Considering the standards of behavior for boxers, it's difficult to conclude otherwise.

That doesn't mean Nevada's commissioners will vote that way. Although Tyson has met the conditions placed on him during last month's hearing by undergoing extensive psychological examination, at least two of the five commissioners continue to express concern about assault allegations against him in Maryland.

It is important to differentiate between those and the assault allegations against him in Washington. In the latter, according to his lawyers, eight witnesses came forward to say he didn't retaliate in a restaurant when two women tried to provoke him, one by throwing coffee on him. The lawyers add that Tyson won't settle out of court because he insists on his innocence.

But in Maryland, where two motorists claim Tyson assaulted them after an accident, the boxer's lawyers reportedly have made an offer to settle, which, based on their stance in Washington, should make the Nevada commissioners wonder about his innocence. That certainly is the effect it has had on Maryland authorities, who say they will proceed with a criminal case even if a settlement is reached.

Observing closely from Indianapolis is Judge Patricia Gifford, who must decide if Tyson's conduct in Maryland constituted a violation of his probation in his 1992 rape conviction.

Under different circumstances, the prudent course would be to wait for resolution in Maryland before proceeding with the hearing.

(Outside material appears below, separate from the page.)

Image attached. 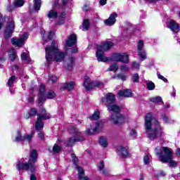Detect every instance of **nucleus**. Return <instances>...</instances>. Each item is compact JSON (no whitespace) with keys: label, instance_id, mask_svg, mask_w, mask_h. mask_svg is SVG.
Returning a JSON list of instances; mask_svg holds the SVG:
<instances>
[{"label":"nucleus","instance_id":"nucleus-23","mask_svg":"<svg viewBox=\"0 0 180 180\" xmlns=\"http://www.w3.org/2000/svg\"><path fill=\"white\" fill-rule=\"evenodd\" d=\"M75 86V82H70L69 83L63 84L60 86V89H62L63 91L65 89H67L68 91H72Z\"/></svg>","mask_w":180,"mask_h":180},{"label":"nucleus","instance_id":"nucleus-46","mask_svg":"<svg viewBox=\"0 0 180 180\" xmlns=\"http://www.w3.org/2000/svg\"><path fill=\"white\" fill-rule=\"evenodd\" d=\"M143 162L146 164V165H148V164H150V155H146L143 158Z\"/></svg>","mask_w":180,"mask_h":180},{"label":"nucleus","instance_id":"nucleus-56","mask_svg":"<svg viewBox=\"0 0 180 180\" xmlns=\"http://www.w3.org/2000/svg\"><path fill=\"white\" fill-rule=\"evenodd\" d=\"M13 9H14L13 6L8 5L7 6V10L8 11V12H12V11H13Z\"/></svg>","mask_w":180,"mask_h":180},{"label":"nucleus","instance_id":"nucleus-33","mask_svg":"<svg viewBox=\"0 0 180 180\" xmlns=\"http://www.w3.org/2000/svg\"><path fill=\"white\" fill-rule=\"evenodd\" d=\"M21 60L27 64H29V63H30V57H29V54L25 52L21 54Z\"/></svg>","mask_w":180,"mask_h":180},{"label":"nucleus","instance_id":"nucleus-40","mask_svg":"<svg viewBox=\"0 0 180 180\" xmlns=\"http://www.w3.org/2000/svg\"><path fill=\"white\" fill-rule=\"evenodd\" d=\"M15 81H16V77L15 76H11L8 82V86L11 88V86H12V85H13V82H15Z\"/></svg>","mask_w":180,"mask_h":180},{"label":"nucleus","instance_id":"nucleus-50","mask_svg":"<svg viewBox=\"0 0 180 180\" xmlns=\"http://www.w3.org/2000/svg\"><path fill=\"white\" fill-rule=\"evenodd\" d=\"M120 70L122 72H127V71H129V68L126 65H122L121 66Z\"/></svg>","mask_w":180,"mask_h":180},{"label":"nucleus","instance_id":"nucleus-38","mask_svg":"<svg viewBox=\"0 0 180 180\" xmlns=\"http://www.w3.org/2000/svg\"><path fill=\"white\" fill-rule=\"evenodd\" d=\"M23 5H25V1L23 0H15L14 1V6L18 8H20L21 6H23Z\"/></svg>","mask_w":180,"mask_h":180},{"label":"nucleus","instance_id":"nucleus-41","mask_svg":"<svg viewBox=\"0 0 180 180\" xmlns=\"http://www.w3.org/2000/svg\"><path fill=\"white\" fill-rule=\"evenodd\" d=\"M36 115H37V110H36V108H32L29 112L28 118L36 116Z\"/></svg>","mask_w":180,"mask_h":180},{"label":"nucleus","instance_id":"nucleus-21","mask_svg":"<svg viewBox=\"0 0 180 180\" xmlns=\"http://www.w3.org/2000/svg\"><path fill=\"white\" fill-rule=\"evenodd\" d=\"M118 96L120 98H131L133 96V93L131 90H121L118 92Z\"/></svg>","mask_w":180,"mask_h":180},{"label":"nucleus","instance_id":"nucleus-53","mask_svg":"<svg viewBox=\"0 0 180 180\" xmlns=\"http://www.w3.org/2000/svg\"><path fill=\"white\" fill-rule=\"evenodd\" d=\"M132 67H133V68H136V69L140 68V64L137 63L136 62H134L132 63Z\"/></svg>","mask_w":180,"mask_h":180},{"label":"nucleus","instance_id":"nucleus-8","mask_svg":"<svg viewBox=\"0 0 180 180\" xmlns=\"http://www.w3.org/2000/svg\"><path fill=\"white\" fill-rule=\"evenodd\" d=\"M38 118L37 122L35 124L36 130H41L43 129L44 124L41 122L42 120H47V119H50V114L46 112V109L42 108L41 110V114L37 115Z\"/></svg>","mask_w":180,"mask_h":180},{"label":"nucleus","instance_id":"nucleus-49","mask_svg":"<svg viewBox=\"0 0 180 180\" xmlns=\"http://www.w3.org/2000/svg\"><path fill=\"white\" fill-rule=\"evenodd\" d=\"M139 74L136 73L133 75V77H132L133 82H139Z\"/></svg>","mask_w":180,"mask_h":180},{"label":"nucleus","instance_id":"nucleus-57","mask_svg":"<svg viewBox=\"0 0 180 180\" xmlns=\"http://www.w3.org/2000/svg\"><path fill=\"white\" fill-rule=\"evenodd\" d=\"M106 2H108V0H100V5L103 6L104 5H106Z\"/></svg>","mask_w":180,"mask_h":180},{"label":"nucleus","instance_id":"nucleus-17","mask_svg":"<svg viewBox=\"0 0 180 180\" xmlns=\"http://www.w3.org/2000/svg\"><path fill=\"white\" fill-rule=\"evenodd\" d=\"M167 27L170 29L173 33H178V32H179V24L176 23L174 20H169L167 22Z\"/></svg>","mask_w":180,"mask_h":180},{"label":"nucleus","instance_id":"nucleus-37","mask_svg":"<svg viewBox=\"0 0 180 180\" xmlns=\"http://www.w3.org/2000/svg\"><path fill=\"white\" fill-rule=\"evenodd\" d=\"M117 70H119V66L117 65V63H113L109 67L108 71H114V72H116Z\"/></svg>","mask_w":180,"mask_h":180},{"label":"nucleus","instance_id":"nucleus-24","mask_svg":"<svg viewBox=\"0 0 180 180\" xmlns=\"http://www.w3.org/2000/svg\"><path fill=\"white\" fill-rule=\"evenodd\" d=\"M117 150L123 158H127V157L129 156V151L126 148H124L123 146H119L117 148Z\"/></svg>","mask_w":180,"mask_h":180},{"label":"nucleus","instance_id":"nucleus-47","mask_svg":"<svg viewBox=\"0 0 180 180\" xmlns=\"http://www.w3.org/2000/svg\"><path fill=\"white\" fill-rule=\"evenodd\" d=\"M157 75L159 79H162V81H163L164 82H168V79H167V78H165L164 76L161 75V74H160V72H157Z\"/></svg>","mask_w":180,"mask_h":180},{"label":"nucleus","instance_id":"nucleus-35","mask_svg":"<svg viewBox=\"0 0 180 180\" xmlns=\"http://www.w3.org/2000/svg\"><path fill=\"white\" fill-rule=\"evenodd\" d=\"M146 88L148 91H154V89H155V84L151 81H147Z\"/></svg>","mask_w":180,"mask_h":180},{"label":"nucleus","instance_id":"nucleus-26","mask_svg":"<svg viewBox=\"0 0 180 180\" xmlns=\"http://www.w3.org/2000/svg\"><path fill=\"white\" fill-rule=\"evenodd\" d=\"M65 12H63L62 13H60L56 25H58L59 26H61V25H64V22H65Z\"/></svg>","mask_w":180,"mask_h":180},{"label":"nucleus","instance_id":"nucleus-48","mask_svg":"<svg viewBox=\"0 0 180 180\" xmlns=\"http://www.w3.org/2000/svg\"><path fill=\"white\" fill-rule=\"evenodd\" d=\"M58 79V77L56 75H51L49 76V81H51V82H57V80Z\"/></svg>","mask_w":180,"mask_h":180},{"label":"nucleus","instance_id":"nucleus-4","mask_svg":"<svg viewBox=\"0 0 180 180\" xmlns=\"http://www.w3.org/2000/svg\"><path fill=\"white\" fill-rule=\"evenodd\" d=\"M37 150H32L30 153V158L28 162L25 161V159H20L17 162L16 169L18 171H30L34 172L36 171V162H37Z\"/></svg>","mask_w":180,"mask_h":180},{"label":"nucleus","instance_id":"nucleus-2","mask_svg":"<svg viewBox=\"0 0 180 180\" xmlns=\"http://www.w3.org/2000/svg\"><path fill=\"white\" fill-rule=\"evenodd\" d=\"M145 130L150 140H155L162 136V127L160 122L153 117V114L148 113L145 117Z\"/></svg>","mask_w":180,"mask_h":180},{"label":"nucleus","instance_id":"nucleus-28","mask_svg":"<svg viewBox=\"0 0 180 180\" xmlns=\"http://www.w3.org/2000/svg\"><path fill=\"white\" fill-rule=\"evenodd\" d=\"M98 143L101 147L106 148L108 147V138L106 136L100 137Z\"/></svg>","mask_w":180,"mask_h":180},{"label":"nucleus","instance_id":"nucleus-16","mask_svg":"<svg viewBox=\"0 0 180 180\" xmlns=\"http://www.w3.org/2000/svg\"><path fill=\"white\" fill-rule=\"evenodd\" d=\"M77 44V35L75 34H72L68 38L65 42V48L67 51H68V47H72L74 44Z\"/></svg>","mask_w":180,"mask_h":180},{"label":"nucleus","instance_id":"nucleus-27","mask_svg":"<svg viewBox=\"0 0 180 180\" xmlns=\"http://www.w3.org/2000/svg\"><path fill=\"white\" fill-rule=\"evenodd\" d=\"M8 58L11 61H15V60H16V51H15V49H11L8 50Z\"/></svg>","mask_w":180,"mask_h":180},{"label":"nucleus","instance_id":"nucleus-9","mask_svg":"<svg viewBox=\"0 0 180 180\" xmlns=\"http://www.w3.org/2000/svg\"><path fill=\"white\" fill-rule=\"evenodd\" d=\"M15 32V21L12 17L8 18V21L4 30L5 39H11L12 34Z\"/></svg>","mask_w":180,"mask_h":180},{"label":"nucleus","instance_id":"nucleus-7","mask_svg":"<svg viewBox=\"0 0 180 180\" xmlns=\"http://www.w3.org/2000/svg\"><path fill=\"white\" fill-rule=\"evenodd\" d=\"M69 131L73 134V136L65 142V146L66 147H72L75 143L84 141V137L81 136V133H79V131L77 127H70Z\"/></svg>","mask_w":180,"mask_h":180},{"label":"nucleus","instance_id":"nucleus-10","mask_svg":"<svg viewBox=\"0 0 180 180\" xmlns=\"http://www.w3.org/2000/svg\"><path fill=\"white\" fill-rule=\"evenodd\" d=\"M85 89H86V91H91V89H92V88H103V82H91V80L89 79V77H86L84 79V82L83 84Z\"/></svg>","mask_w":180,"mask_h":180},{"label":"nucleus","instance_id":"nucleus-32","mask_svg":"<svg viewBox=\"0 0 180 180\" xmlns=\"http://www.w3.org/2000/svg\"><path fill=\"white\" fill-rule=\"evenodd\" d=\"M98 171H102L101 174H103V175H108V174L109 173V172H108V170H104L103 168H105V163L103 162H101L98 164Z\"/></svg>","mask_w":180,"mask_h":180},{"label":"nucleus","instance_id":"nucleus-30","mask_svg":"<svg viewBox=\"0 0 180 180\" xmlns=\"http://www.w3.org/2000/svg\"><path fill=\"white\" fill-rule=\"evenodd\" d=\"M33 134H34L33 132L30 134H25L22 136V143L25 141H27V143H30L32 141V139H33Z\"/></svg>","mask_w":180,"mask_h":180},{"label":"nucleus","instance_id":"nucleus-54","mask_svg":"<svg viewBox=\"0 0 180 180\" xmlns=\"http://www.w3.org/2000/svg\"><path fill=\"white\" fill-rule=\"evenodd\" d=\"M38 137H39V139H41V140L44 139V134L41 131H39Z\"/></svg>","mask_w":180,"mask_h":180},{"label":"nucleus","instance_id":"nucleus-5","mask_svg":"<svg viewBox=\"0 0 180 180\" xmlns=\"http://www.w3.org/2000/svg\"><path fill=\"white\" fill-rule=\"evenodd\" d=\"M156 155L159 158V161L165 164L168 162L169 167L175 168L178 165V162L174 161L172 150L168 147H162L161 148L158 146L155 148Z\"/></svg>","mask_w":180,"mask_h":180},{"label":"nucleus","instance_id":"nucleus-59","mask_svg":"<svg viewBox=\"0 0 180 180\" xmlns=\"http://www.w3.org/2000/svg\"><path fill=\"white\" fill-rule=\"evenodd\" d=\"M176 155H177V157H180V148H178L176 150Z\"/></svg>","mask_w":180,"mask_h":180},{"label":"nucleus","instance_id":"nucleus-36","mask_svg":"<svg viewBox=\"0 0 180 180\" xmlns=\"http://www.w3.org/2000/svg\"><path fill=\"white\" fill-rule=\"evenodd\" d=\"M15 141H17L18 143H23V136H22L20 131H17L16 136L15 137Z\"/></svg>","mask_w":180,"mask_h":180},{"label":"nucleus","instance_id":"nucleus-60","mask_svg":"<svg viewBox=\"0 0 180 180\" xmlns=\"http://www.w3.org/2000/svg\"><path fill=\"white\" fill-rule=\"evenodd\" d=\"M30 180H37V178H36V176H34V174H31Z\"/></svg>","mask_w":180,"mask_h":180},{"label":"nucleus","instance_id":"nucleus-45","mask_svg":"<svg viewBox=\"0 0 180 180\" xmlns=\"http://www.w3.org/2000/svg\"><path fill=\"white\" fill-rule=\"evenodd\" d=\"M117 78L118 79H121V81H126V79H127V77H126V75H122V74L117 75Z\"/></svg>","mask_w":180,"mask_h":180},{"label":"nucleus","instance_id":"nucleus-13","mask_svg":"<svg viewBox=\"0 0 180 180\" xmlns=\"http://www.w3.org/2000/svg\"><path fill=\"white\" fill-rule=\"evenodd\" d=\"M71 157L72 158L73 164L76 165V169L78 171L79 180H89L88 176L84 177V174L85 173V172H84V169L78 166V158H77L75 154H72Z\"/></svg>","mask_w":180,"mask_h":180},{"label":"nucleus","instance_id":"nucleus-62","mask_svg":"<svg viewBox=\"0 0 180 180\" xmlns=\"http://www.w3.org/2000/svg\"><path fill=\"white\" fill-rule=\"evenodd\" d=\"M62 2L63 4V5H65L67 4V2H68V0H62Z\"/></svg>","mask_w":180,"mask_h":180},{"label":"nucleus","instance_id":"nucleus-34","mask_svg":"<svg viewBox=\"0 0 180 180\" xmlns=\"http://www.w3.org/2000/svg\"><path fill=\"white\" fill-rule=\"evenodd\" d=\"M150 102L153 103H163L162 98L160 96H157L156 97L150 98Z\"/></svg>","mask_w":180,"mask_h":180},{"label":"nucleus","instance_id":"nucleus-31","mask_svg":"<svg viewBox=\"0 0 180 180\" xmlns=\"http://www.w3.org/2000/svg\"><path fill=\"white\" fill-rule=\"evenodd\" d=\"M101 117V112L96 110L93 115L89 116L90 120H98Z\"/></svg>","mask_w":180,"mask_h":180},{"label":"nucleus","instance_id":"nucleus-43","mask_svg":"<svg viewBox=\"0 0 180 180\" xmlns=\"http://www.w3.org/2000/svg\"><path fill=\"white\" fill-rule=\"evenodd\" d=\"M162 119H163L164 122H165V123H167V124H170V123H174V121L169 120V117H168V116L164 115L162 117Z\"/></svg>","mask_w":180,"mask_h":180},{"label":"nucleus","instance_id":"nucleus-22","mask_svg":"<svg viewBox=\"0 0 180 180\" xmlns=\"http://www.w3.org/2000/svg\"><path fill=\"white\" fill-rule=\"evenodd\" d=\"M46 16L49 20H54V19H57V18H58V12L56 11V9L53 8L47 13Z\"/></svg>","mask_w":180,"mask_h":180},{"label":"nucleus","instance_id":"nucleus-3","mask_svg":"<svg viewBox=\"0 0 180 180\" xmlns=\"http://www.w3.org/2000/svg\"><path fill=\"white\" fill-rule=\"evenodd\" d=\"M46 60L49 64H51L53 61L61 63L65 58V53L58 50V44L55 41L51 43V45L45 49Z\"/></svg>","mask_w":180,"mask_h":180},{"label":"nucleus","instance_id":"nucleus-11","mask_svg":"<svg viewBox=\"0 0 180 180\" xmlns=\"http://www.w3.org/2000/svg\"><path fill=\"white\" fill-rule=\"evenodd\" d=\"M112 61L115 63H124V64L129 63V55L127 53H114L111 56Z\"/></svg>","mask_w":180,"mask_h":180},{"label":"nucleus","instance_id":"nucleus-44","mask_svg":"<svg viewBox=\"0 0 180 180\" xmlns=\"http://www.w3.org/2000/svg\"><path fill=\"white\" fill-rule=\"evenodd\" d=\"M129 136L131 139H136L137 137V131L136 129H131Z\"/></svg>","mask_w":180,"mask_h":180},{"label":"nucleus","instance_id":"nucleus-61","mask_svg":"<svg viewBox=\"0 0 180 180\" xmlns=\"http://www.w3.org/2000/svg\"><path fill=\"white\" fill-rule=\"evenodd\" d=\"M13 70H19V67H18V65H14L13 67Z\"/></svg>","mask_w":180,"mask_h":180},{"label":"nucleus","instance_id":"nucleus-52","mask_svg":"<svg viewBox=\"0 0 180 180\" xmlns=\"http://www.w3.org/2000/svg\"><path fill=\"white\" fill-rule=\"evenodd\" d=\"M60 0H53V8H56V6H58V2Z\"/></svg>","mask_w":180,"mask_h":180},{"label":"nucleus","instance_id":"nucleus-15","mask_svg":"<svg viewBox=\"0 0 180 180\" xmlns=\"http://www.w3.org/2000/svg\"><path fill=\"white\" fill-rule=\"evenodd\" d=\"M144 41L143 40H140L138 43L137 50H138V56L141 58V60H146L147 58V53L144 49Z\"/></svg>","mask_w":180,"mask_h":180},{"label":"nucleus","instance_id":"nucleus-6","mask_svg":"<svg viewBox=\"0 0 180 180\" xmlns=\"http://www.w3.org/2000/svg\"><path fill=\"white\" fill-rule=\"evenodd\" d=\"M113 46V44L110 41L103 43L101 45L97 46V51L96 52V57L98 62L108 63V61H112V56H105V51H108Z\"/></svg>","mask_w":180,"mask_h":180},{"label":"nucleus","instance_id":"nucleus-14","mask_svg":"<svg viewBox=\"0 0 180 180\" xmlns=\"http://www.w3.org/2000/svg\"><path fill=\"white\" fill-rule=\"evenodd\" d=\"M103 128V122H98L96 124H92L91 125V129L86 130L87 134L89 136H92V134H95V133H98L101 129Z\"/></svg>","mask_w":180,"mask_h":180},{"label":"nucleus","instance_id":"nucleus-55","mask_svg":"<svg viewBox=\"0 0 180 180\" xmlns=\"http://www.w3.org/2000/svg\"><path fill=\"white\" fill-rule=\"evenodd\" d=\"M70 53H78V49L77 48V46H74L71 49Z\"/></svg>","mask_w":180,"mask_h":180},{"label":"nucleus","instance_id":"nucleus-42","mask_svg":"<svg viewBox=\"0 0 180 180\" xmlns=\"http://www.w3.org/2000/svg\"><path fill=\"white\" fill-rule=\"evenodd\" d=\"M83 29L88 30L89 29V20L87 19L84 20L83 22Z\"/></svg>","mask_w":180,"mask_h":180},{"label":"nucleus","instance_id":"nucleus-39","mask_svg":"<svg viewBox=\"0 0 180 180\" xmlns=\"http://www.w3.org/2000/svg\"><path fill=\"white\" fill-rule=\"evenodd\" d=\"M53 151L54 153V154H57L58 153H60V151H61V146L55 144L53 147Z\"/></svg>","mask_w":180,"mask_h":180},{"label":"nucleus","instance_id":"nucleus-1","mask_svg":"<svg viewBox=\"0 0 180 180\" xmlns=\"http://www.w3.org/2000/svg\"><path fill=\"white\" fill-rule=\"evenodd\" d=\"M106 108L109 112H113L115 114L110 117V120L114 124H122L124 123V117L120 114V107L115 105V95L112 93H108L105 98L103 99Z\"/></svg>","mask_w":180,"mask_h":180},{"label":"nucleus","instance_id":"nucleus-20","mask_svg":"<svg viewBox=\"0 0 180 180\" xmlns=\"http://www.w3.org/2000/svg\"><path fill=\"white\" fill-rule=\"evenodd\" d=\"M75 64V62L74 58H69L66 60V61L64 62V67L66 68V70H68V71H71Z\"/></svg>","mask_w":180,"mask_h":180},{"label":"nucleus","instance_id":"nucleus-29","mask_svg":"<svg viewBox=\"0 0 180 180\" xmlns=\"http://www.w3.org/2000/svg\"><path fill=\"white\" fill-rule=\"evenodd\" d=\"M41 8V0H34V11L39 12Z\"/></svg>","mask_w":180,"mask_h":180},{"label":"nucleus","instance_id":"nucleus-12","mask_svg":"<svg viewBox=\"0 0 180 180\" xmlns=\"http://www.w3.org/2000/svg\"><path fill=\"white\" fill-rule=\"evenodd\" d=\"M27 39H29V34L25 32L21 36L20 38H12L11 44L13 46H15V47H22Z\"/></svg>","mask_w":180,"mask_h":180},{"label":"nucleus","instance_id":"nucleus-64","mask_svg":"<svg viewBox=\"0 0 180 180\" xmlns=\"http://www.w3.org/2000/svg\"><path fill=\"white\" fill-rule=\"evenodd\" d=\"M5 61V58H0V63Z\"/></svg>","mask_w":180,"mask_h":180},{"label":"nucleus","instance_id":"nucleus-51","mask_svg":"<svg viewBox=\"0 0 180 180\" xmlns=\"http://www.w3.org/2000/svg\"><path fill=\"white\" fill-rule=\"evenodd\" d=\"M53 37H54V32L53 31H50L49 32L47 38L49 39V40H51V39H53Z\"/></svg>","mask_w":180,"mask_h":180},{"label":"nucleus","instance_id":"nucleus-63","mask_svg":"<svg viewBox=\"0 0 180 180\" xmlns=\"http://www.w3.org/2000/svg\"><path fill=\"white\" fill-rule=\"evenodd\" d=\"M4 26V22H0V30L2 29V27Z\"/></svg>","mask_w":180,"mask_h":180},{"label":"nucleus","instance_id":"nucleus-18","mask_svg":"<svg viewBox=\"0 0 180 180\" xmlns=\"http://www.w3.org/2000/svg\"><path fill=\"white\" fill-rule=\"evenodd\" d=\"M46 87H44V86L43 84H41L39 86V105H43V103L46 101V97H44L46 96Z\"/></svg>","mask_w":180,"mask_h":180},{"label":"nucleus","instance_id":"nucleus-25","mask_svg":"<svg viewBox=\"0 0 180 180\" xmlns=\"http://www.w3.org/2000/svg\"><path fill=\"white\" fill-rule=\"evenodd\" d=\"M57 96V94H56V92H54L53 90H49L45 94L44 98L46 99H54Z\"/></svg>","mask_w":180,"mask_h":180},{"label":"nucleus","instance_id":"nucleus-19","mask_svg":"<svg viewBox=\"0 0 180 180\" xmlns=\"http://www.w3.org/2000/svg\"><path fill=\"white\" fill-rule=\"evenodd\" d=\"M116 18H117V13H116L110 15V17L104 21L106 26H112V25L116 23Z\"/></svg>","mask_w":180,"mask_h":180},{"label":"nucleus","instance_id":"nucleus-58","mask_svg":"<svg viewBox=\"0 0 180 180\" xmlns=\"http://www.w3.org/2000/svg\"><path fill=\"white\" fill-rule=\"evenodd\" d=\"M172 96H174L175 98V95H176V90H175V88H173V91L171 93Z\"/></svg>","mask_w":180,"mask_h":180}]
</instances>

But it has been well-documented that Tyson needs a fight before the end of the year in order to pay $13 million in back taxes.

Now, just when you thought a process that is making even a thug like Tyson seem like a victim couldn't become any more convoluted, Kirk Hendrick, Nevada's senior deputy attorney general, presents this scenario:

The state athletic commission could reinstate Tyson's license next week, enabling him to resume his career, then reconvene to withdraw the license if he is convicted in Maryland, by which time everyone involved will require therapy.

*

I guess the lockout is serious. . . .

The NBA can eliminate the Larry Bird exception, but it needs to replace it with a method enabling teams to retain their superstars. . . .

Part of the league's appeal over the last couple of decades stems from the fact that many of its most popular players--Bird, Magic Johnson and Michael Jordan to name three--have remained with one team throughout their careers. . . .

Otherwise, none of the issues in dispute affect the game fans see on the court. . . .

It's just rich people arguing with richer people about how to distribute their money. . . .

They'll be back before most of us really miss them, which means sometime before the Super Bowl. . . .

It's astounding how quickly the Chargers have unraveled since their Super Bowl appearance in 1995. . . .

Overseeing the demise has been General Manager Bobby Beathard, who won a power struggle but lost a successful coach in Bobby Ross, then hired Kevin Gilbride to replace him. . . .

Beathard should have known about Gilbride. All he had to do was ask Buddy Ryan. . . .

I'll bet Beathard didn't call Jeff George to ask about June Jones, either. . . .

Ryan Leaf must wish he had stayed at Washington State for his senior year as much as Mike Price does. . . .

That also would have made USC's game Saturday at Pullman more entertaining for everyone except Paul Hackett.

*

While wondering if Jon Gruden was celebrating that 7-6 win over the Chargers or trying to forget, I was thinking: I had hoped to have seen the last this season of the tomahawk chop, the Angels should bring back Dave Wallace and Mike Piazza from New York but leave Hideo Nomo there, I guess Phil Esposito shouldn't hit up brother Tony for a loan.